» WHAT TO DO
1. Answer these questions from the excerpt on quadratic inequalities:
(a) What two conditions make \(a x^2+b x+c<0\) for all real \(x\)?
(b) In which interval does \(a\) lie if \(x^2+2 a x+(10-3 a)>0\) for all \(x\)?
(c) Into what form is \(y=x^2-4 x+6\) rewritten?
2. Pick up the excerpt on quadratic inequalities after its last sentence and write the next part of it.

It follows from the above discussion that, for real values of \(x\), the sign of the quadratic expression \(f(x)=a x^2+b x+c\) is same as that of ‘ \(a\) ‘, except when the roots of the equation \(a x^2+b x+c=0\) are real and distinct and \(x\) lies between them. It also follows that
\(a x^2+b x+c>0\) for all \(x \in R\) iff \(a>0\) and \(D<0\), and, \(a x^2+b x+c<0\) for all \(x \in R\) iff \(a<0\) and \(D<0\).

Example 3: For all \(x, x^2+2 a x+(10-3 a)>0\), then the interval in which ‘ \(a\) ‘ lies is [IIT (S) 2004]
(a) \(a<-5\)
(b) \(-5<a<2\)
(c) \(a>5\)
(d) \(2<a<5\)

Solution: (b)We have,
\(
\begin{array}{ll}
& x^2+2 a x+(10-3 a)>0 \text { for all } x \\
\Rightarrow & 4 a^2-4(10-3 a)<0 \\
\Rightarrow & a^2+3 a-10<0 \\
\Rightarrow & (a+5)(a-2)<0 \Rightarrow-5<a<2
\end{array}
\)

Example 4: The integer \(k\) for which the inequality \(x^2-2(4 k-1) x+15 k^2-2 k-7>0\) is valid for any \(x\), is
(a) 2
(b) 3
(c) 4
(d) none of these

Solution: (b) Find the condition for the quadratic inequality
For the quadratic inequality \(a x^2+b x+c>0\) to be true for all real numbers \(x\), two conditions must be met:
The leading coefficient \(a\) must be positive.
The discriminant \(D=b^2-4 a c\) must be negative.
Let \(f(x)=x^2-2(4 k-1) x+15 k^2-2 k-7\). Then, \(f(x)>0\) for all \(x \in R\)
\(
\begin{aligned}
& \Rightarrow \quad D<0 \\
& \Rightarrow \quad 4(4 k-1)^2-4\left(15 k^2-2 k-7\right)<0 \\
& \Rightarrow \quad k^2-6 k+8<0 \Rightarrow 2<k<4
\end{aligned}
\)

Example 4: What is the minimum height of any point on the curve \(y=x^2-4 x+6\) above the \(x\)-axis?

Solution:
\(
\begin{aligned}
y & =x^2-4 x+6 \\
& =(x-2)^2+2
\end{aligned}
\)
Now \((x-2)^2 \geq 0\) for all real \(x\).

» PROVIDED INFORMATION
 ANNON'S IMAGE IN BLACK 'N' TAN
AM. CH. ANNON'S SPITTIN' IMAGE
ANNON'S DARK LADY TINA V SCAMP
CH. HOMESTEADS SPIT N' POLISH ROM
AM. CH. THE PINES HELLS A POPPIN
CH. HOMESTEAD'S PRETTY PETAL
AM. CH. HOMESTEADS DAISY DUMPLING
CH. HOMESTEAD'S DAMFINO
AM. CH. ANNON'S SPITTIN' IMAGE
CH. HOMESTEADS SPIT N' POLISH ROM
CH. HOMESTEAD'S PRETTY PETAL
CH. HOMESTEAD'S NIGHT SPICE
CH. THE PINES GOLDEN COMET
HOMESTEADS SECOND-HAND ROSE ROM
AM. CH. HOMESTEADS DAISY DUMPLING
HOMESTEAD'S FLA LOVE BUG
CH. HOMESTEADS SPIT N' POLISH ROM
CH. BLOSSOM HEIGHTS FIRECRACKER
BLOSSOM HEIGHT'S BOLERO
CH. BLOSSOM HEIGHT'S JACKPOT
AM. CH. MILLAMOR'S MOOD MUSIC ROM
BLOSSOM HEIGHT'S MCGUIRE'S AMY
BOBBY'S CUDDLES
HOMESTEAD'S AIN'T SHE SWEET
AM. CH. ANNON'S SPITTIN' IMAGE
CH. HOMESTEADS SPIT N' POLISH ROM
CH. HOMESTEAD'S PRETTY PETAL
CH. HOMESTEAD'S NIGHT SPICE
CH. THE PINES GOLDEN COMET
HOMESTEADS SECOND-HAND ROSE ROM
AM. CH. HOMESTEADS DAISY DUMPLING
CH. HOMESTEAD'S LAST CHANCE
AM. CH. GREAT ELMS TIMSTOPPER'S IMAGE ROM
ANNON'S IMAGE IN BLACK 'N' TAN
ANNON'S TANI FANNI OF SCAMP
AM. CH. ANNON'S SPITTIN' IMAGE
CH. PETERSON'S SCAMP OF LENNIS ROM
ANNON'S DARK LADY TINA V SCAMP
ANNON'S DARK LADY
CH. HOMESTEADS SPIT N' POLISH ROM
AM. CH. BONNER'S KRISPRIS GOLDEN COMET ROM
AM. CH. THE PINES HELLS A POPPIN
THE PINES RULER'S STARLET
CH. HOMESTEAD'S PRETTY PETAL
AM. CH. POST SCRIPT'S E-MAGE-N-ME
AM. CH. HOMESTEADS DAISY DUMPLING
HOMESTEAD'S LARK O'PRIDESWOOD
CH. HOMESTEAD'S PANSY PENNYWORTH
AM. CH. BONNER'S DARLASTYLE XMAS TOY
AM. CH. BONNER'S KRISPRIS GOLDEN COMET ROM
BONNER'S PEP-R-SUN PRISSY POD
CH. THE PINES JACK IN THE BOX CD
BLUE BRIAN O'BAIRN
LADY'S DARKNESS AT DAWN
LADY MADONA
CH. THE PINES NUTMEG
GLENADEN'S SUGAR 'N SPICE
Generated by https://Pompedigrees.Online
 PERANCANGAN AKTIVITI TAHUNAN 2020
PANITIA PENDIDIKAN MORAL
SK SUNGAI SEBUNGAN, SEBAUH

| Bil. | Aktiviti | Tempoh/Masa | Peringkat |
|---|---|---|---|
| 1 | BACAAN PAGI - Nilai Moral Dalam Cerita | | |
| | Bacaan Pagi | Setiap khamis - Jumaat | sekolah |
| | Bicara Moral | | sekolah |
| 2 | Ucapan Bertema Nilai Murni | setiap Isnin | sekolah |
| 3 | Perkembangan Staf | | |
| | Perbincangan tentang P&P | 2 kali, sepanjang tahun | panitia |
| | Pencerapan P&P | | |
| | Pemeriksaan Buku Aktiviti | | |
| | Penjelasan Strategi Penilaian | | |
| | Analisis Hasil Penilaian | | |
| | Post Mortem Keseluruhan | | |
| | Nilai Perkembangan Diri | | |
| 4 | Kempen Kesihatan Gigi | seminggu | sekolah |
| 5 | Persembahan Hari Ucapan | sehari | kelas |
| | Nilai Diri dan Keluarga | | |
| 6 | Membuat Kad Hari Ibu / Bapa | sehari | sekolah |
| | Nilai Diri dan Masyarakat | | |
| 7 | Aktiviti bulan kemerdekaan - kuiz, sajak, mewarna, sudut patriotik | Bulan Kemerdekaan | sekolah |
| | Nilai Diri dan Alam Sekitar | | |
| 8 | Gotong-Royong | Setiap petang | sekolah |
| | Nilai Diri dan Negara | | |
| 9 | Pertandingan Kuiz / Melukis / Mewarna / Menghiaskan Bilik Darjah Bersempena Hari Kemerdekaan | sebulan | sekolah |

» ANSWERS BY ITEM
1.
(a) \(a<0\) and \(D<0\)
(b) \(-5<a<2\)
(c) \((x-2)^2+2\)

2.
Then \((x-2)^2+2 \geq 2\) for all real \(x\).
Hence, the minimum value of \(y\) (or \(x^2-4 x+6\) ) is 2 , which is the height of the graph above the \(x\)-axis.

Example 5: What is the maximum height of any point on the curve \(y=-x^2+6 x-5\) above the \(x\)-axis?

Solution:
\(
\begin{aligned}
y & =-x^2+6 x-5 \\
& =4-(x-3)^2
\end{aligned}
\)
Now \((x-3)^2 \geq 0\) for all real \(x\),
Hence, the maximum value of \(y\) (or \(-x^2+6 x-5\) ) is 4 , which is the height of the graph above \(x\)-axis.

Example 6: Find the largest natural number ‘ \(a\) ‘ for which the maximum value of \(f(x)=a-1+2 x-x^2\) is smaller than the minimum value of \(g(x)=x^2-2 a x+10-2 a\).

Solution:
\(
\begin{aligned}
f(x) & =a-1+2 x-x^2 \\
& =a-\left(x^2-2 x+1\right) \\
& =a-(x-1)^2
\end{aligned}
\)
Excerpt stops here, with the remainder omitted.